I think I'll buy it anyway then...

I can still use the 622 on mix mode so flash adjustments take priority over transmiter/camera unit.

since I'll use the flash on 1/1 or 1/2 I don't need remote adjustments that much.


----------



## Besisika (Sep 3, 2014)

Arthur_Nunes said:


> I think I'll buy it anyway then...
> 
> I can still use the 622 on mix mode so flash adjustments take priority over transmiter/camera unit.
> 
> since I'll use the flash on 1/1 or 1/2 I don't need remote adjustments that much.


I have been using the 622C for a couple of years now and quite satisfied with it. I tried the pixel before it and dissapointed. It is nice to see that they are trying something new.
Please update this thread with your findings. It would be great, if it works well like the 622C, to have it as a back up.


----------



## Zen Graphic Photography (Sep 4, 2014)

Hi all,

I'm the one who buy Margo for 89$ for using with YN622 and find the problem like this.
Before I use 430exii and just want to have some more powerful of 3rd party flash.

For now I'm very happy with the flash. Think about to buy Pixel's transmitter but not sure what model I use to.

Can someone advise me for this please? Can I have just one transmitter w/o receiver ? Cause the Pixel Margo has inner receiver...if i don't misunderstand.

Thx for every comments.


----------



## Arthur_Nunes (Sep 4, 2014)

Zen Graphic Photography said:


> Can someone advise me for this please? Can I have just one transmitter w/o receiver ? Cause the Pixel Margo has inner receiver...if i don't misunderstand.
> 
> Thx for every comments.



Zen, Pixel Mago has no built in wifi capabilities. Since its Pixel's first speedlight, built in wifi probably is coming in future models.

Apparently you'll need Pixel Kings to trigger and control Magos appropriately. Unfortunately Kings have no timing adjustment but versions X and Pro may have if in the future via firmware upgrade.

the only problem with Pixel Kings: Price.

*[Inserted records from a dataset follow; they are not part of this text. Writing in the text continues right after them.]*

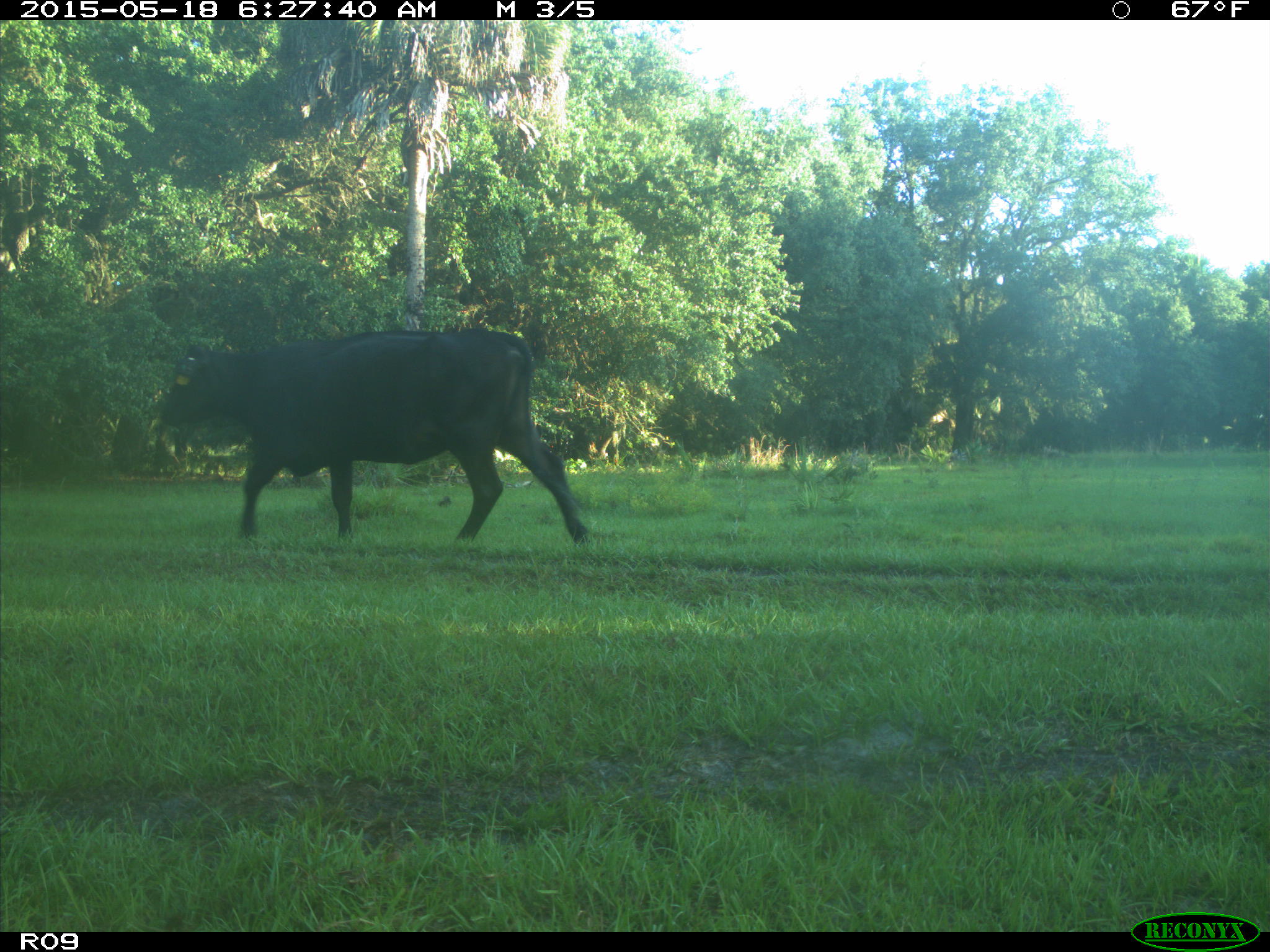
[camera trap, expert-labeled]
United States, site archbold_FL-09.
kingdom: Animalia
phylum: Chordata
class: Mammalia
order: Artiodactyla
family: Bovidae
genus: Bos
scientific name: Bos taurus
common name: domestic cow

about double the price for both X and Pro units (X may be used as receiver since it has no LCD screen like Pro has)


----------



## Zen Graphic Photography (Sep 4, 2014)

Arthur_Nunes said:


> Zen, Pixel Mago has no built in wifi capabilities. Since its Pixel's first speedlight, built in wifi probably is coming in future models.
> 
> 
> the only problem with Pixel Kings: Price.
> ...



I'm looking to King Pro/X for this solution. Anyway the 2nd Margo is also interesting for Master and Slave 
Too many thanks for wifi information.


----------